The Responsibilities Of Employers

Across all fields of work, employers have responsibilities to ensure the safety and protection of their employees. While this refers to all worksites, whether office based or otherwise, particular care will need to be taken in fields such as construction and other site works when it comes to health and safety.

Under health and safety laws, employers are responsible for managing the risks in their particular business. Employers must do whatever is reasonable to put protections in place.

Workers and others, such as visitors and management, must be protected from any risks which will arise from their specific duty. Below is a guide on the role and responsibilities of employers when working on site and in construction.

Assess Risks

This involves assessing the site, and all potential hazards involved. It could mean understanding the risk of asbestos or the dangers of cement and concrete, and chemicals will most likely be used on-site so these need to be correctly labelled, assigned and managed too.

Risk assessment involves:

  • Understanding what needs to be on-site to get the job done (and not having unnecessary tools and chemicals)
  • Understanding all individual job roles and the risks which come with them
  • Knowing if any workers require specific adaptations
  • Being aware of labels, signs and other warnings which need to be in place
  • Eliminating hazards or controlling risks if this isn't possible

Display Information

According to the Health and Safety Information for Employees Regulations 1989, employers must display the HSE-approved law poster or provide every individual worker with a personal leaflet. We would suggest both.
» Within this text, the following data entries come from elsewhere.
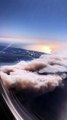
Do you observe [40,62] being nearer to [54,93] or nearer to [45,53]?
[45,53]

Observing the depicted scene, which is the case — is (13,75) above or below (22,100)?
above

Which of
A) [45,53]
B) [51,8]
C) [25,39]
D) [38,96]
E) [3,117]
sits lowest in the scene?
[3,117]

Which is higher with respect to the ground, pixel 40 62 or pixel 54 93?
pixel 40 62

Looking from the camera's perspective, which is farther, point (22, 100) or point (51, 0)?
point (22, 100)

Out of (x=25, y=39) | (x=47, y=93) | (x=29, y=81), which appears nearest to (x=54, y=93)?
(x=47, y=93)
The posters are available directly from the HSE website, and we would always say there is no such thing as going overboard with how much information your provide, and how prominent and common the leaflets and posters are around your site.

Consult Employees

As well as erecting the appropriate signs and information on site, employees and workers need to be verbally informed of risks. They must be informed of all health and safety risks, whether general or direct to their job.

Health and safety consultations can be performed by employees or a safety representative.
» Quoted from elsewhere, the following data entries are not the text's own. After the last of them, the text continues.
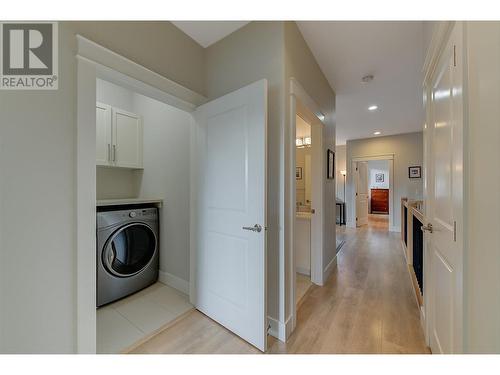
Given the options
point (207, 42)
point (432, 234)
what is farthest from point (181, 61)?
point (432, 234)

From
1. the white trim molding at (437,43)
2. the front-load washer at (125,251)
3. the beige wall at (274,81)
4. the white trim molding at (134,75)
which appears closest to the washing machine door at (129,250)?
the front-load washer at (125,251)

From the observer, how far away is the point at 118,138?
8.02 feet

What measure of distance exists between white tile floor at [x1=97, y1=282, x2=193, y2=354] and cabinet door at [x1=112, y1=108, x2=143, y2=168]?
1.53 meters

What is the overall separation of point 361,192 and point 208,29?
20.8 feet

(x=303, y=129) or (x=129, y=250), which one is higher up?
(x=303, y=129)

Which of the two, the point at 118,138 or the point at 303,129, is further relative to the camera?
the point at 303,129

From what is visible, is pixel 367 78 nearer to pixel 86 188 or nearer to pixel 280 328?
pixel 280 328

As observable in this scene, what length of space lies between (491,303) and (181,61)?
238 cm

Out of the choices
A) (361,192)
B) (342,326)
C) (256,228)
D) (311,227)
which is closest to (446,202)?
(256,228)

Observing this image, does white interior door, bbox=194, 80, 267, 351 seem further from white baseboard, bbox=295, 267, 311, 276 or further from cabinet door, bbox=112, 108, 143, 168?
white baseboard, bbox=295, 267, 311, 276

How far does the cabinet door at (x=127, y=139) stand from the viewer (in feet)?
7.95

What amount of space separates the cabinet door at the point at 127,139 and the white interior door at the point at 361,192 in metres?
5.80

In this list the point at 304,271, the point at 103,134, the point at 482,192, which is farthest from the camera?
the point at 304,271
Help Employees Understand Their Rights

Employees should report any health and safety issues to the HSE if in England, Scotland or Wales. In Ireland, report issues to the Health and Safety Authority, or in Northern Ireland, report anything to HSENI.

Employees need to be aware of their individual risks, but they also need to take the appropriate individual responsibilities to protect themselves. However, an environment in which employees feel safe and listened to needs to be encouraged. They should be able to come to you if they have worries, and those worries should be rectified.

If not, employees need to be aware they can approach the relevant Health and Safety Board.